Shakesville (apparently my favorite blog!) has a great series of posts, called Today in Disembodied Things, chronicling media and products that excise not only the identities of women (and perhaps men, I'm not sure) from their bodies, but also cut away other, what I presume advertisers think are unnecessary, parts of their bodies.
As you can imagine the parts left over are most often what, if you believe the media, are the most coveted parts of women: legs, breasts, butts, etc.
Something like this (note, I'm unsure of when this ad was made. It's not new, but still relevant. It's just something I found.):
Beyond treating women as accessories (though they do), with these ads advertisers make statements about what women are. Perhaps not surprisingly, many of them would like for women to just be a set of breasts (preferably young) or long legs.

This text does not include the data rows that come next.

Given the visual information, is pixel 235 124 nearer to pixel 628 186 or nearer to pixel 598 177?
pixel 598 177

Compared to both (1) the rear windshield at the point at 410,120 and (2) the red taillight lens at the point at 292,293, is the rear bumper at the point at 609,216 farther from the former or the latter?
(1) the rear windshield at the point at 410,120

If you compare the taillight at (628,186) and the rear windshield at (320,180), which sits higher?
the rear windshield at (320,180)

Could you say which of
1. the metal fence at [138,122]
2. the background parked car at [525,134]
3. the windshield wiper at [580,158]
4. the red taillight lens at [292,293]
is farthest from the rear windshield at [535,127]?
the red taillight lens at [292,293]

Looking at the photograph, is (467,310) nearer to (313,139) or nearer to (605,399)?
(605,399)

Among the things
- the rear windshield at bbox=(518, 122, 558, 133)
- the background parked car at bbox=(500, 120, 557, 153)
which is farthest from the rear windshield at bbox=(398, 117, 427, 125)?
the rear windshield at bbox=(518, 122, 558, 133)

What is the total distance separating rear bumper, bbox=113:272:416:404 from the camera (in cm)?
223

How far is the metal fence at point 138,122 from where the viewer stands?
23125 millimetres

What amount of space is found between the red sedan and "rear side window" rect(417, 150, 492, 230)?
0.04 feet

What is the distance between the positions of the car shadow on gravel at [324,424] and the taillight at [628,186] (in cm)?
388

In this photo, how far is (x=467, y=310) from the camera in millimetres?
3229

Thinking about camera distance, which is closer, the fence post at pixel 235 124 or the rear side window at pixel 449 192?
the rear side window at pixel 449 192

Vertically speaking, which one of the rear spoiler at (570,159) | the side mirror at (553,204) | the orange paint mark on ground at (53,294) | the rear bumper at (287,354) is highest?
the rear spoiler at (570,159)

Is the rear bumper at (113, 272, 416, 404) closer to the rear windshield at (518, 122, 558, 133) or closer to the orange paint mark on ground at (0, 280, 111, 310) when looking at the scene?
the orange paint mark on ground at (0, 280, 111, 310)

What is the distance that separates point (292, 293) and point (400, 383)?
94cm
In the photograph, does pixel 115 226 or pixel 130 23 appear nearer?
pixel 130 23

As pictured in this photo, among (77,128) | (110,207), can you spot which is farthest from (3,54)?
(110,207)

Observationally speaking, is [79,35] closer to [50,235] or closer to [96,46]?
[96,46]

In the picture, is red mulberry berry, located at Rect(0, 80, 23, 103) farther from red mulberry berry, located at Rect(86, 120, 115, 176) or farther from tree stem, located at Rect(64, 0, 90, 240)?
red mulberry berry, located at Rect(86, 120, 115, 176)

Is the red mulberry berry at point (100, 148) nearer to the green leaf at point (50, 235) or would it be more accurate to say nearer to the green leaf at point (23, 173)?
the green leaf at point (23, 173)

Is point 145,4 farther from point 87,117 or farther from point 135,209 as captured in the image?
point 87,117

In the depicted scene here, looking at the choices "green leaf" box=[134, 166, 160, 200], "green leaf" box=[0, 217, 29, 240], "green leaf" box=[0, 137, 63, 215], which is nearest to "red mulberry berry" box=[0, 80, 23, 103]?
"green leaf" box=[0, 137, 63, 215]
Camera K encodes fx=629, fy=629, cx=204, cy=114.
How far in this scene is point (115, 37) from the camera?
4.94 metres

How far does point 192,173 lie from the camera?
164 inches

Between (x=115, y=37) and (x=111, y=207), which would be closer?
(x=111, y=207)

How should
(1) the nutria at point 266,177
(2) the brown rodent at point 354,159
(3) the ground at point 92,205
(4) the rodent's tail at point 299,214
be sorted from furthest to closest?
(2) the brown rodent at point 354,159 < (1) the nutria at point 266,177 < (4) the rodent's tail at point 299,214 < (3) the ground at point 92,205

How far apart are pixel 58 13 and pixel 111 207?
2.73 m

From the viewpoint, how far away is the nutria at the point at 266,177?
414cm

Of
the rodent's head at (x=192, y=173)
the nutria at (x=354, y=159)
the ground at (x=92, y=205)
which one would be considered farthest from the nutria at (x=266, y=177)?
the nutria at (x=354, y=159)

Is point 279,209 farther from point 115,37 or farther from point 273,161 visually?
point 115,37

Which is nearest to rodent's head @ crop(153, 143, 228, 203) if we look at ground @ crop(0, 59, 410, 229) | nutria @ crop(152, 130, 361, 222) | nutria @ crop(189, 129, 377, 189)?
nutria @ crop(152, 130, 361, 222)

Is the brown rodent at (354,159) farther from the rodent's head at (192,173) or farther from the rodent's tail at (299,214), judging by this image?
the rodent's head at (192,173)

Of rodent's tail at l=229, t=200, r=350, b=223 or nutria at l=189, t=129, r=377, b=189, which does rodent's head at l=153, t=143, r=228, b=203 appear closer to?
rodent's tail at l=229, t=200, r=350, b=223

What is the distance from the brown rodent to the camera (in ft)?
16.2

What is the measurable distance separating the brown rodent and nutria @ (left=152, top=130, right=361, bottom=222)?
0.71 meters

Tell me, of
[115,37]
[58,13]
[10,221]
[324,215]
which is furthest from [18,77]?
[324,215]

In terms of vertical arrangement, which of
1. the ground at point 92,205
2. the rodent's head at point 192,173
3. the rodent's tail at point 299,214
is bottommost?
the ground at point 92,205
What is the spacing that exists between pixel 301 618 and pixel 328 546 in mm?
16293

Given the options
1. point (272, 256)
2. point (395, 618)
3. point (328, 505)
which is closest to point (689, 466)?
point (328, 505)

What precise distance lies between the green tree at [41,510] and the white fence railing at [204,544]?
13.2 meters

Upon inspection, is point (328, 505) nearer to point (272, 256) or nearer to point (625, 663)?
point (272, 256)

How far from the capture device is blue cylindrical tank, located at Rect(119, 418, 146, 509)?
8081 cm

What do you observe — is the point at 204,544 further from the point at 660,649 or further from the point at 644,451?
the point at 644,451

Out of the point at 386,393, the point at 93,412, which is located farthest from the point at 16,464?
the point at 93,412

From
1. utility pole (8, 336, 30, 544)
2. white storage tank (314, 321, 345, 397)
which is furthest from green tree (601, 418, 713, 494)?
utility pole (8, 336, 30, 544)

What's worse, this meme changes little whether the models have clothes or not. One of the consequences of presenting models in this way is the stripping of their agency. Does it matter whether or not a woman has clothes on if she's just a pair of breasts?
I redid this advertisement using myself as a model, wondering how it would change the image.
Despite being disembodied, I don't think that the image of myself could be perceived as attempting to attract a gaze or objectify me. I don't even feel that the image reduces me to a body part. I'm not sure if this is because I took the picture or because I'm a male in the image, or something else.
But I'm just a guy wearing jeans.
The woman in the original ad, on the other hand, is intentionally sensual. Her nudity is underscored by the pattern on her butt (where it would be if she actually were wearing Levi's), drawing attention this sensuality.
But it's not anything she does, nor even the very fact that she's a woman that is supposed to make her sensual. It is the passiveness, the inability for her to act (in addition to her thinness, whiteness, and shape) that are supposed to do that.
I can't help but wonder how domestic violence, and especially rape, are influenced by images such as these. I'll save a deeper analysis for another post, but I would assume that this image, of women as accessories, as passive, as nothing but body parts for male consumption contributes to a culture in which rape is both pervasive and often seen as the fault of the victim.
(note: this was cross-posted on my blog. I don't normally promote my own stuff, but this is part of a school project and I want to get it some exposure.)